Both Selective Way and MAK Services filed motions for summary judgment in the declaratory judgment action, and the trial Court sided with Selective Way. The Pennsylvania Appellate Court reversed, because the ROR letter that Selective Way had sent was insufficient.
C. Was the ROR Letter Sufficient to Preserve the Exclusion?
The issue on appeal was sufficiency of Selective Way’s ROR letter, and thereby its preservation of the snow and ice removal exclusion in the policy. The rule is that while an insurance company does not automatically waive claims related to policy exclusions by providing a defense to an insured, it is still required to provide both (1) timely and (2) sufficient notice of any such reservation of rights to its insured. A reservation of rights must fairly inform the insured of the insurer’s position in order to preserve an insurer’s assertion of policy exclusions once it provides a defense to the insured.

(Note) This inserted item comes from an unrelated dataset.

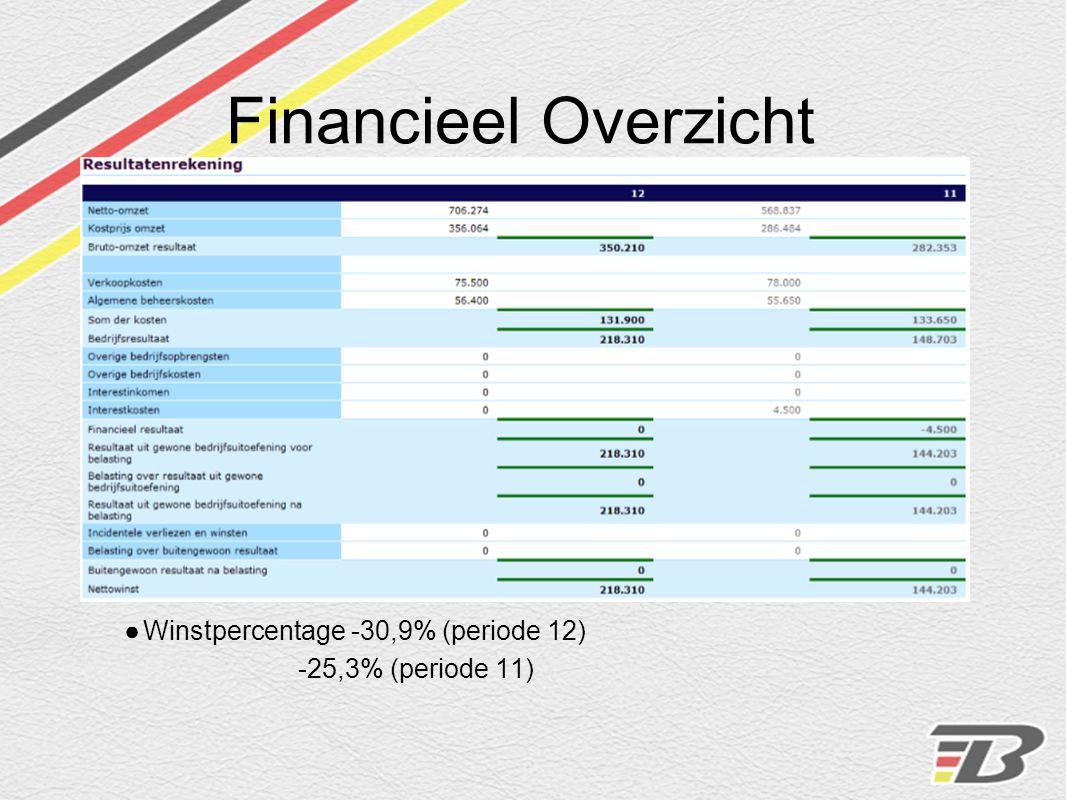 Financieel Overzicht Periode 11 aflossing van lening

In this case, Selective Way’s ROR letter was timely (it was sent within three weeks of the filing of the underlying case), but it did not fairly inform MAK Services of Selective Way’s position with respect to the policy exclusions, and therefore it did not preserve those exclusions. Rather than specifically identifying any coverage issues -- such as the snow and ice removal exclusion -- the ROR letter just said that Selective Way generally preserved all of its rights under “applicable law, insurance regulations and policy provisions,” including the right to deny coverage.

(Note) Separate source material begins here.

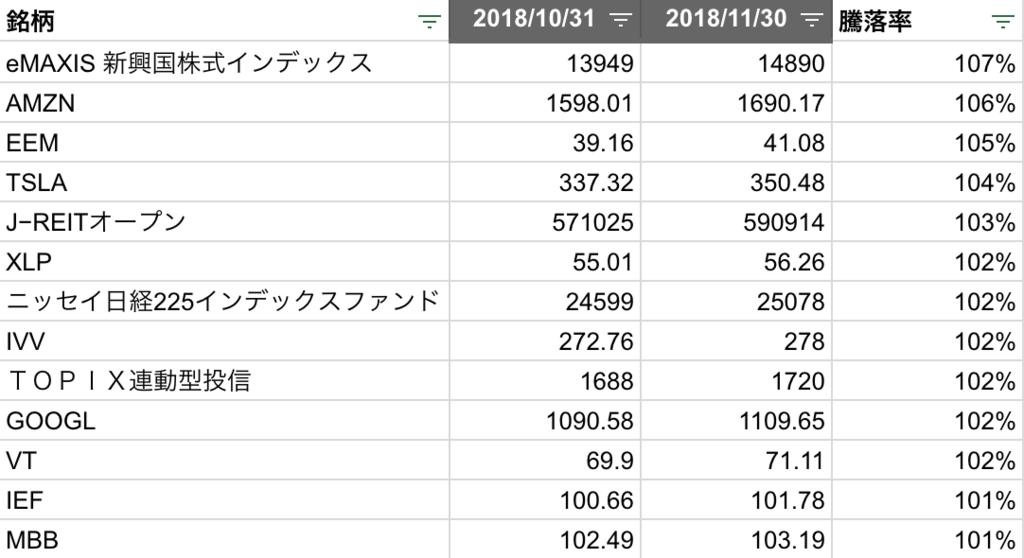f:id:kuzyo:20181202103613p:plain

Accordingly, while the language and the ROR letter may have informed MAK Services that future contingencies might affect coverage, it did not provide any notice of the existing coverage issue appearing on the face of the policy, i.e. the snow and ice removal exclusion. Instead, the boilerplate language the Selective Way used in the ROR letter obscured any reliance on snow and ice removal exclusion, and caused MAK Services to reach the reasonable conclusion that there was no pressing need to hire backup counsel.
Because the snow and ice removal exclusion was apparent on the face of the policy, the Pennsylvania appellate court found that Selective Way had not conducted an adequate investigation of the claim, and as a consequence of that defective investigation, its ROR letter failed to clearly communicate the extent of the rights that it reserved, which resulted in presumptive prejudice to MAK Services. As a result of that prejudice, Selective Way was estopped from asserting the snow and ice removal exclusion.

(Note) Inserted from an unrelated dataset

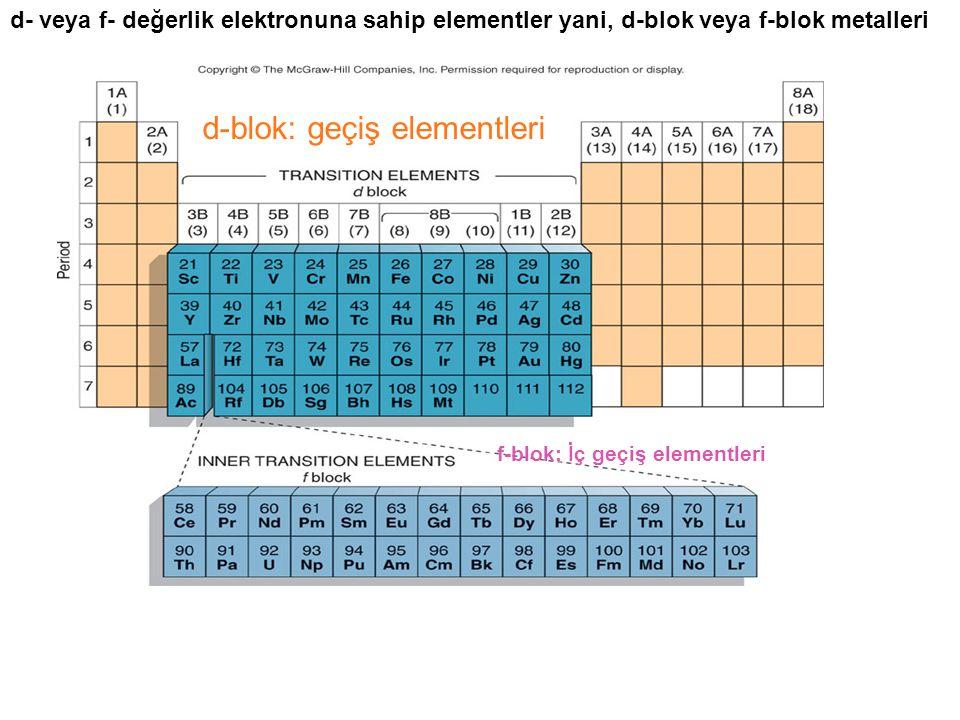 Geçiş metali nedir? d- veya f- değerlik elektronuna sahip elementler yani, d-blok veya f-blok metalleri d-blok: geçiş elementleri f-blok: İç geçiş ele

The takeaway from this case is that the language used in reservation of rights letters is very important and should be carefully reviewed. An insurance company may not simply use boilerplate language about reserving “all defenses that may be available,” but instead must specify what defenses or policy exclusions that it believes may apply, so that the insured can make decisions accordingly.
In MAK Services, there was a very obvious exclusion in the policy that, if it had been raised by the insurance company in its ROR letter, would have meant that the insurance company did not have to provide a defense, and would not have had to pay any damages that were awarded. However, because the insurance company did not specify that exclusion in its ROR letter, it was not allowed to rely on that exclusion eighteen months later.
In sum, if you have submitted an insurance claim, it is likely that you received a reservation of rights letter. You should review that letter very carefully, or have your attorney review it, to determine what, if any, policy exclusions or other coverage issues exist.